Welcome to WebmasterWorld Guest from 184.108.40.206
Comes from variuous IP's beginning with 202.160.178. and 202.160.179. and resolving to *.inktomisearch.com.
It's been visiting my sites every 2-3 days to retrieve the same file.
I really don't want to discriminate against China, and yet if Inktomi isn't going to at least read robots.txt they really leave me no choice but to ban them.
Viewing the help page in the UA shows, obviously, a page in a language that my browser cannot read, though where it mentions robots.txt the exclusion is set for Slurp so following that all Y! bots would be banned.
I've banned them by full user agent.
User-agent: slurp china
as the same thing, so you can't use robots.txt to disallow Slurp China without also Disallowing the "U.S." slurp.
So, for now, I've had to block Slurp China with a 403 in .htaccess. :(
Another approach that some Webmasters can use is to serve an alternate robots.txt to slurp china; You can internally rewrite slurp china's requests to a secondary robots.txt file that Disallows it.

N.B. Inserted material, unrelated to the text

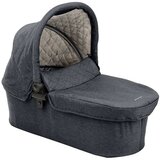Kikka Boo selina 3u1 kolica za bebe i-Size | Eponuda.com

That's not an option for me, since my host -- for some reason -- grabs robots.txt requests and diverts them to a script which then serves the site's robots.txt file before my .htaccess processing can have any effect.
It strikes me as odd that the big search engine players put so little thought into making life easier for Webmasters who target only domestic markets... not to mention all the other problems we've seen -- like redirect handling -- with the fundamental function of search engines -- the robots themselves.
slurp china, tsai chien! (goodbye)
What possibly bennie is there for any bot to come back and hit a 403 multi times a day/week/month/etc.? It's like every bot has a line of code that says never give up, never surrender.
Yes, that's the "Churchill" subroutine... ;)
I have a special place for those... I rewrite their requests to subdirectory where all access is bloked except for a custom 403 page. And that custom 403 page is two bytes long... It contains only "no". So, this at least minimizes the bandwidth they waste. Of course, I'd rather block them at the router, but alas, I haven't purchased my own data center yet.